Recovery Protocol (the crossing-point spec — keep) #
General:
record progress coordinate
capture state / publish snapshot atomically with its coordinate
continue processing
on failure: choose a checkpoint
restore state
replay surviving history after the coordinate
dedupe / resolve repeated effects
publish recovered progress
Database instantiation:
mutation -> WAL (before data page, always)
apply to memory/pages
checkpoint dirty state, record recovery LSN
crash -> load checkpoint -> redo WAL past LSN -> undo incomplete txns
Stream-processor instantiation:
coordinator injects barrier
operators snapshot state at barrier, record source offsets
manifest persisted atomically
failure -> restore state, rewind sources to checkpoint offsets
Workflow instantiation:
append event -> worker replays full history deterministically
-> rebuilds state -> schedules next command
-> result appended as new event
(compaction = snapshot + continue-as-new)
Named Configurations (lookup table) #
Vector = {authority, captured, scope, economics, replay safety}.
| Name | Vector | Canonical study object | Signature failure |
|---|---|---|---|
| Progress checkpoint | external/state elsewhere, progress only, per-partition, trivial, at-least-once + idempotency | Kafka committed offset; CDC cursor | commit-before/after-effect; stale-assignment commit; retention outruns cursor |
| State checkpoint | state-auth or bound, state (+offsets), single or distributed, full/incremental, restore-compat | Flink operator state; model checkpoint | state/offset mismatch; format breaks on deploy; partial publish |
| WAL + checkpoint | history-auth, both bound by LSN, single machine, periodic, idempotent redo | Postgres WAL; RocksDB | page-before-WAL; early truncation; lying checkpoint metadata |
| Snapshot + changelog | history-auth, both bound by offset, per-store, compacted, double-apply guards | Kafka Streams state store | offset mismatch; short changelog retention; missing tombstone |
| Workflow replay | history-auth, progress-as-history, single logical actor, continue-as-new compaction, determinism mandatory | Temporal history + replay | non-deterministic code; replayed side effect; unbounded history; version mismatch |
| Event sourcing | history-auth, events + snapshot, per-aggregate, snapshot cadence, projection idempotency | domain aggregate log | bad schema immortal in history; replay semantics drift; correction pain |
| Distributed snapshot | source-auth, state+offsets bound by barrier, distributed cut, coordinated, transactional sinks | Chandy-Lamport; Flink barriers | inconsistent cut; alignment backpressure; slow partition stalls all |
| Incremental checkpoint | as parent, deltas+manifest, —, incremental, chain-restore | RocksDB incrementals in Flink | GC eats shared base; long chains; manifest inconsistency |
| Artifact/memoization | state-auth, digest-keyed, per-action, content-addressed, hermeticity | Bazel action cache | non-hermetic key; environment omitted; partial artifact reuse |
| Control-plane checkpoint | history-auth (watch stream), progress coordinate, per-resource, —, level-triggered tolerance | resourceVersion/relist; observedGeneration; xDS nonce | too-old watch; status of old generation; ACK/nonce mismatch (see xDS notes) |
Vocabulary #
checkpoint snapshot restore replay redo undo
offset cursor LSN revision sequence applied index commit index
generation epoch nonce
barrier consistent cut alignment in-flight message
manifest delta base reference count reachability
changelog compaction tombstone retention
determinism hermeticity idempotency digest
continue-as-new relist observedGeneration
Deep Lesson #
Checkpoint/replay bugs come from confusing pairs on different axes:
liveness heartbeat vs recoverable progress (axis 2: alive ≠ resumable)

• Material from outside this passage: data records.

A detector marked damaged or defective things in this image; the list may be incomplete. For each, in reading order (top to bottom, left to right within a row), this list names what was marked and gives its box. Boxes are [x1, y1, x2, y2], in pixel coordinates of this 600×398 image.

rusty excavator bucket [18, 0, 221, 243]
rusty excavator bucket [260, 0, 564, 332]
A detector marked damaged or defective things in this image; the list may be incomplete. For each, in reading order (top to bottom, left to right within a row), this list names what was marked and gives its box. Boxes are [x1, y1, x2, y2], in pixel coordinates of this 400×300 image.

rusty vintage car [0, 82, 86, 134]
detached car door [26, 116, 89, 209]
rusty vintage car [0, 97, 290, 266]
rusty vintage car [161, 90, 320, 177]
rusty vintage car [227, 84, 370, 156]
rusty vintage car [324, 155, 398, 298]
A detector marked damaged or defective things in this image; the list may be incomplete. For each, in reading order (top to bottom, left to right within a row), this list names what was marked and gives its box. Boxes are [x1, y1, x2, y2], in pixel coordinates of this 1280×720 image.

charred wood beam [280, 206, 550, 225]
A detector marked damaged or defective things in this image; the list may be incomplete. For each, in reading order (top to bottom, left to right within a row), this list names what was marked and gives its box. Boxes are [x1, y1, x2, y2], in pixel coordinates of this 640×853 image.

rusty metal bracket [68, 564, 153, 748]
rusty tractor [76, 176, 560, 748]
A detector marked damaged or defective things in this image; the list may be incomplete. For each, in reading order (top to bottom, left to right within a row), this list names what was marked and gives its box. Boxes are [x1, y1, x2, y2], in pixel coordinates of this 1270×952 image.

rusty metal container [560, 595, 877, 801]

offset commit vs successful side effect (axis 5: commit point* — queue.md)
snapshot vs authoritative truth (axis 1: cache vs source)

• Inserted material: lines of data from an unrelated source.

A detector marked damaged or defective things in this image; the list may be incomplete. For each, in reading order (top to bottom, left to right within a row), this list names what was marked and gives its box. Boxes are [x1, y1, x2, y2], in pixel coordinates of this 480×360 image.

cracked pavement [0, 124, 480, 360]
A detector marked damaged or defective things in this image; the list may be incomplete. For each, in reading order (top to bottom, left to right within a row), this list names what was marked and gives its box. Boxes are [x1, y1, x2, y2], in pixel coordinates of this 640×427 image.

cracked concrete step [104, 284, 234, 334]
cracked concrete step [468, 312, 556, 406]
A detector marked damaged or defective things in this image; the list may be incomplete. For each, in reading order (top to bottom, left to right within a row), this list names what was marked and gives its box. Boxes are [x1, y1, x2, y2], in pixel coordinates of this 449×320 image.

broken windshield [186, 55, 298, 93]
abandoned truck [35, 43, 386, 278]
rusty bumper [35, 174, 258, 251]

checkpoint vs transaction commit (recovery point ≠ atomicity point)
replay vs safe re-execution (axis 5: history reapply ≠ effect reapply)
determinism vs "usually same result" (axis 5: habit is not a proof)
retention vs recoverability (bottleneck* corollary: history must outlive its checkpoints)
Design procedure: decide what is authoritative, capture state with its coordinate atomically, scope the cut, budget checkpoint frequency against RTO, then prove replay safe — and test restore before you need it. The named types are recognition shortcuts, not the design space.